While we did identify this as a solution early on, before we fully understood the root cause, it unfortunately took us another 10 hours to implement it and get the issue fully under control. This was due to another set of networking issues that manifested each time we tried to move the API workloads to their own pool of resources (a standard operation that we do all the time), which prevented connectivity to our Redis infrastructure. We later identified that this issue was caused by our cluster being an older GCP cluster type which is not “VPC-native,” which required workarounds for connectivity to Google’s Redis instances. During the outage we were forced to change our infrastructure again to work around these issues, and had to do so carefully to avoid causing extra problems for API traffic that was working well at the time. These compounding issues significantly increased the time to remediation and impacted our ability to work around the issues efficiently.

The root cause of the latency issues on the co-located API nodes was later determined to be caused by Docker networking saturation. The main cluster that runs our primary services was built in early 2018 and uses Docker overlay networking, which is limited in how much networking throughput it can handle for a single machine. Even though the new nodes were larger and had more CPU and memory, we experienced a significant “noisy-neighbor” network congestion issue while our API workloads were co-located with other networking-heavy services. This manifested as increased outbound network latency across the board, including SQL query latency and Redis latency, and was the ultimate root cause of all other issues. Once we able to successfully separate the API workloads, latency returned to normal and the issue was resolved.

--

We deeply apologize for this incident, its effect on our customers, and for the time it took us to resolve it. We have identified many improvements we can make to our systems and processes going forward, including improving our monitoring and alerts for latency-related issues, better configuration to prevent cascading retries, and we have also begun the process of migrating to a modern VPC-native cluster that does not use docker overlay networking. This GCP cluster type will have better networking performance, and will remove a class of connectivity issues we encountered that slowed remediation.

This was a difficult event for us and our users, and we didn't live up to the expectations we have for serving Percy customers with speed and stability. We appreciate your patience with us during this event and we’re working hard to improve our processes and systems to prevent outages like this in the future.

Posted Nov 05, 2019 - 10:31 PST

Resolved
Operations have returned to normal. Percy has been performing at normal stability and responsiveness for the last 12 hours.

Apologies again for the disruption. We will be issuing further details on the cause, impact, and remediation of the incident in the near future.
Posted Oct 30, 2019 - 10:31 PDT
Monitoring
Overall system health has been stable and responsive for the last 6 hours since 4:30 pm PT. We are continuing to monitor the results of multiple fixes that are in place and will provide further updates tomorrow.

We deeply apologies for these issues and their effect on your ability to use Percy reliability—as the result of some recent infrastructure upgrades, we are experiencing non-trivial networking load issues that have affected our APIs responsiveness. Permanently fixing these issues is our highest priority, and putting systems and processes in place to avoid recurrence.

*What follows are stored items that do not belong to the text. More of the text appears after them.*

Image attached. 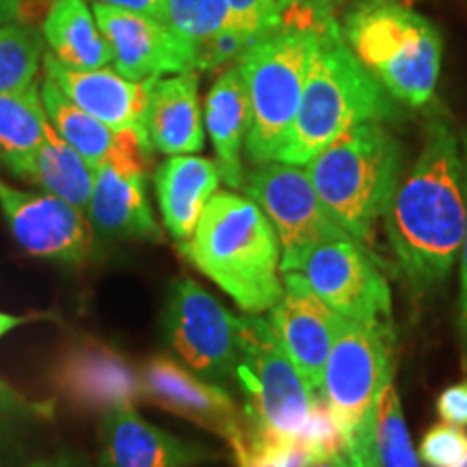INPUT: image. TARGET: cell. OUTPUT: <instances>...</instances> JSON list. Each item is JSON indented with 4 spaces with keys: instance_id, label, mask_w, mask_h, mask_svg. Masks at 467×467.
<instances>
[{
    "instance_id": "obj_39",
    "label": "cell",
    "mask_w": 467,
    "mask_h": 467,
    "mask_svg": "<svg viewBox=\"0 0 467 467\" xmlns=\"http://www.w3.org/2000/svg\"><path fill=\"white\" fill-rule=\"evenodd\" d=\"M22 0H0V25L20 22Z\"/></svg>"
},
{
    "instance_id": "obj_5",
    "label": "cell",
    "mask_w": 467,
    "mask_h": 467,
    "mask_svg": "<svg viewBox=\"0 0 467 467\" xmlns=\"http://www.w3.org/2000/svg\"><path fill=\"white\" fill-rule=\"evenodd\" d=\"M340 31L359 63L396 102L420 109L431 102L441 72V35L400 0H358Z\"/></svg>"
},
{
    "instance_id": "obj_29",
    "label": "cell",
    "mask_w": 467,
    "mask_h": 467,
    "mask_svg": "<svg viewBox=\"0 0 467 467\" xmlns=\"http://www.w3.org/2000/svg\"><path fill=\"white\" fill-rule=\"evenodd\" d=\"M55 420V402L31 400L0 379V465L16 457L17 448L39 426Z\"/></svg>"
},
{
    "instance_id": "obj_16",
    "label": "cell",
    "mask_w": 467,
    "mask_h": 467,
    "mask_svg": "<svg viewBox=\"0 0 467 467\" xmlns=\"http://www.w3.org/2000/svg\"><path fill=\"white\" fill-rule=\"evenodd\" d=\"M268 320L292 364L320 394L327 359L344 318L318 299L296 273H284V292Z\"/></svg>"
},
{
    "instance_id": "obj_15",
    "label": "cell",
    "mask_w": 467,
    "mask_h": 467,
    "mask_svg": "<svg viewBox=\"0 0 467 467\" xmlns=\"http://www.w3.org/2000/svg\"><path fill=\"white\" fill-rule=\"evenodd\" d=\"M141 400L213 431L230 443L244 435V411L230 392L210 383L167 355H154L139 368Z\"/></svg>"
},
{
    "instance_id": "obj_6",
    "label": "cell",
    "mask_w": 467,
    "mask_h": 467,
    "mask_svg": "<svg viewBox=\"0 0 467 467\" xmlns=\"http://www.w3.org/2000/svg\"><path fill=\"white\" fill-rule=\"evenodd\" d=\"M318 197L355 241H370L402 171V145L381 121L350 128L306 165Z\"/></svg>"
},
{
    "instance_id": "obj_2",
    "label": "cell",
    "mask_w": 467,
    "mask_h": 467,
    "mask_svg": "<svg viewBox=\"0 0 467 467\" xmlns=\"http://www.w3.org/2000/svg\"><path fill=\"white\" fill-rule=\"evenodd\" d=\"M238 344L236 379L247 396V429L301 443L312 457L342 452L340 431L323 394L314 392L292 364L271 320L258 314L238 318Z\"/></svg>"
},
{
    "instance_id": "obj_30",
    "label": "cell",
    "mask_w": 467,
    "mask_h": 467,
    "mask_svg": "<svg viewBox=\"0 0 467 467\" xmlns=\"http://www.w3.org/2000/svg\"><path fill=\"white\" fill-rule=\"evenodd\" d=\"M375 451L379 467H420L392 381L385 383L375 407Z\"/></svg>"
},
{
    "instance_id": "obj_40",
    "label": "cell",
    "mask_w": 467,
    "mask_h": 467,
    "mask_svg": "<svg viewBox=\"0 0 467 467\" xmlns=\"http://www.w3.org/2000/svg\"><path fill=\"white\" fill-rule=\"evenodd\" d=\"M344 452H327V454H317L306 463V467H350L347 459L342 457Z\"/></svg>"
},
{
    "instance_id": "obj_4",
    "label": "cell",
    "mask_w": 467,
    "mask_h": 467,
    "mask_svg": "<svg viewBox=\"0 0 467 467\" xmlns=\"http://www.w3.org/2000/svg\"><path fill=\"white\" fill-rule=\"evenodd\" d=\"M180 247L247 314L271 312L282 296L277 232L251 197L214 192L192 236Z\"/></svg>"
},
{
    "instance_id": "obj_34",
    "label": "cell",
    "mask_w": 467,
    "mask_h": 467,
    "mask_svg": "<svg viewBox=\"0 0 467 467\" xmlns=\"http://www.w3.org/2000/svg\"><path fill=\"white\" fill-rule=\"evenodd\" d=\"M350 0H295L284 22H299V25H317V22L336 17L347 7Z\"/></svg>"
},
{
    "instance_id": "obj_10",
    "label": "cell",
    "mask_w": 467,
    "mask_h": 467,
    "mask_svg": "<svg viewBox=\"0 0 467 467\" xmlns=\"http://www.w3.org/2000/svg\"><path fill=\"white\" fill-rule=\"evenodd\" d=\"M162 334L180 359L210 383L236 379L238 318L189 277L175 279L162 312Z\"/></svg>"
},
{
    "instance_id": "obj_3",
    "label": "cell",
    "mask_w": 467,
    "mask_h": 467,
    "mask_svg": "<svg viewBox=\"0 0 467 467\" xmlns=\"http://www.w3.org/2000/svg\"><path fill=\"white\" fill-rule=\"evenodd\" d=\"M317 31L303 98L277 161L306 167L350 128L399 115L396 100L344 42L337 17L309 25Z\"/></svg>"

We will leave this status up until we're confident the issue is fully resolved.
Posted Oct 29, 2019 - 22:29 PDT
Update
We are continuing to investigate this issue.
Posted Oct 29, 2019 - 21:42 PDT
Update
We are continuing to investigate this issue. At times our website and API may be responsive.
Posted Oct 29, 2019 - 14:20 PDT
Investigating
We're looking into an issue regarding elevated 503 response codes. We'll update here when we know more.
Posted Oct 29, 2019 - 08:25 PDT
This incident affected: Web and API.